Example configuration:

.schema: cki_tools.message_trigger/schema.yml
service:
  project_url: https://gitlab.com/cki-project/cki-tools
  ref: main
  conditions:
    field: {jmespath: msg.field, regex: "[0-9]+"}
    path: {jmespath: msg.some.path, regex: "(?P<captured_value>.+)"}
  variables:
    EXTRACTED_VAR: "{captured_value}"
    TRIGGER_VAR: variable-value

This will trigger a pipeline for the main branch of https://gitlab.com/cki-project/cki-tools for each message that has a message field corresponding to the some.path JMESPath and a number at field. The pipeline will have two trigger variables: EXTRACTED_VAR is set to the value at some.path, while TRIGGER_VAR is set to the static value variable-value.

Field	Description
`project_url`	GitLab project URL that contains the deployment pipelines
`ref`	Branch or ref for the triggered pipelines, defaults to main
`conditions`	Message filters, the key is ignored
`conditions.jmespath`	Limit to messages that match the path
`conditions.regex`	If specified, limit to messages where the value matches the regex via re.fullmatch()
`variables`	Dictionary of trigger variable name-value pairs, with named subgroups from `conditions.regex` provided via str.format_map()
`trigger_interval`	Override seconds between pipeline creates for this `project_url`. Defaults to `MESSAGE_TRIGGER_TRIGGER_INTERVAL`.

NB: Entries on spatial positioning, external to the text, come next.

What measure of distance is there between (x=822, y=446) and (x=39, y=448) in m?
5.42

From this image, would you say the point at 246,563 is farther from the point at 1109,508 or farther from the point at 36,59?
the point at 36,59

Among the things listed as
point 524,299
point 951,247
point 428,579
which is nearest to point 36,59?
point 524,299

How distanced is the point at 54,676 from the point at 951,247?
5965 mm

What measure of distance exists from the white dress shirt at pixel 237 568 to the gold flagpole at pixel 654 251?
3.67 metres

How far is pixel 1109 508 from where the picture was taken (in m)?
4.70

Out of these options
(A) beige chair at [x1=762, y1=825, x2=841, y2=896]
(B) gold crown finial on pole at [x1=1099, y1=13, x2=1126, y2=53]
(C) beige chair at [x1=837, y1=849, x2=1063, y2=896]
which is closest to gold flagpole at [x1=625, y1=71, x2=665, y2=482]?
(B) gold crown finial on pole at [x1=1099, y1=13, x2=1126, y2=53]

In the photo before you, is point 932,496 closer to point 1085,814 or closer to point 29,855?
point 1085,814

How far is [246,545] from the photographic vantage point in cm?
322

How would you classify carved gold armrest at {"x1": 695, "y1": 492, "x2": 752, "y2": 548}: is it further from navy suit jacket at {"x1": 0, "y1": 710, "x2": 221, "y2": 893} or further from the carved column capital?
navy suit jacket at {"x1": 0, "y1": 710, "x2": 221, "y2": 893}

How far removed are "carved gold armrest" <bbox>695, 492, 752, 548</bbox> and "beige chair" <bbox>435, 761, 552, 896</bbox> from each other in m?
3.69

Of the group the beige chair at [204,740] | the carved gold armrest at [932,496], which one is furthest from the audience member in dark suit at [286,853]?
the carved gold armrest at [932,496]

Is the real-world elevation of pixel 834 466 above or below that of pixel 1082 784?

The jmespath expressions are matched against a data structure that looks like this:

topic: rabbitmq.topic
headers:
  key1: value1
  ...
msg:
  key1: value1
  nested:
    key2: value2
  ...

Complex (non-string) fields captured via JMESPath expressions are serialized as JSON.

The regular expressions are configured with re.DOTALL by default to make it easy to cope with multi-line fields. This can be disabled for part of the expression by enclosing it in (?-s:…).

Boolean values can be matched by regular expressions like (?P<enabled>true).

Environment variables

Environment variable	Secret	Required	Description
`MESSAGE_TRIGGER_CONFIG_DIR`	no	no	Path to the configuration YAML files, falls back to `MESSAGE_TRIGGER_CONFIG`
`MESSAGE_TRIGGER_CONFIG`	no	yes	Configuration in YAML, falls back to `MESSAGE_TRIGGER_CONFIG_PATH`
`MESSAGE_TRIGGER_CONFIG_PATH`	no	no	Path to a single configuration YAML file
`MESSAGE_TRIGGER_TRIGGER_INTERVAL`	no	no	Default seconds between pipeline creates per project (no delay by default). Per-config `trigger_interval` takes precedence.
`MESSAGE_TRIGGER_PIPELINE_QUEUE_PREFIX`	no	no	Prefix for per-project pipeline queue names (default: `cki.queue.message-trigger.pipeline`)
`GITLAB_TOKENS`	no	yes	URL/environment variable pairs of GitLab instances and private tokens
`GITLAB_TOKEN`	yes	yes	GitLab private tokens as configured in `GITLAB_TOKENS` above
`RABBITMQ_HOST`	no	yes	RabbitMQ host
`RABBITMQ_PORT`	no	no	RabbitMQ port, TLS is used for port 443
`RABBITMQ_USER`	no	yes	RabbitMQ user
`RABBITMQ_PASSWORD`	yes	yes	RabbitMQ password
`RABBITMQ_CAFILE`	no	no	RabbitMQ CA file path
`RABBITMQ_CERTFILE`	no	no	RabbitMQ certificate + private key file path
`CKI_DEPLOYMENT_ENVIRONMENT`	no	no	Define the deployment environment (production/staging)
`CKI_LOGGING_LEVEL`	no	no	logging level for CKI modules, defaults to WARN
`SENTRY_SDN`	yes	no	Sentry SDN

`CKI_DEPLOYMENT_ENVIRONMENT`

On non-production deployments (CKI_DEPLOYMENT_ENVIRONMENT != production), no pipelines are triggered.

Deployment requirements

Because listen() starts per-project pipeline consumer threads at startup, the RabbitMQ per-project queues and their bindings must exist before the service starts. For each project_url in the configuration, bind the exchange to a queue named <MESSAGE_TRIGGER_PIPELINE_QUEUE_PREFIX>.<project-slug> with the routing key message-trigger.pipeline.<project-slug>.

For a hard guarantee on per-project trigger_interval, run a single replica (or use RabbitMQ x-single-active-consumer on each per-project queue so only one replica consumes a given project at a time).

With multiple replicas sharing the same per-project queues, each message is still delivered to exactly one consumer (no duplicate pipeline triggers), but replicas can process messages in parallel and briefly exceed the intended pace. As a best-effort workaround, scale trigger_interval by the replica count (e.g. 3.0 s with 2 replicas → 6.0 s).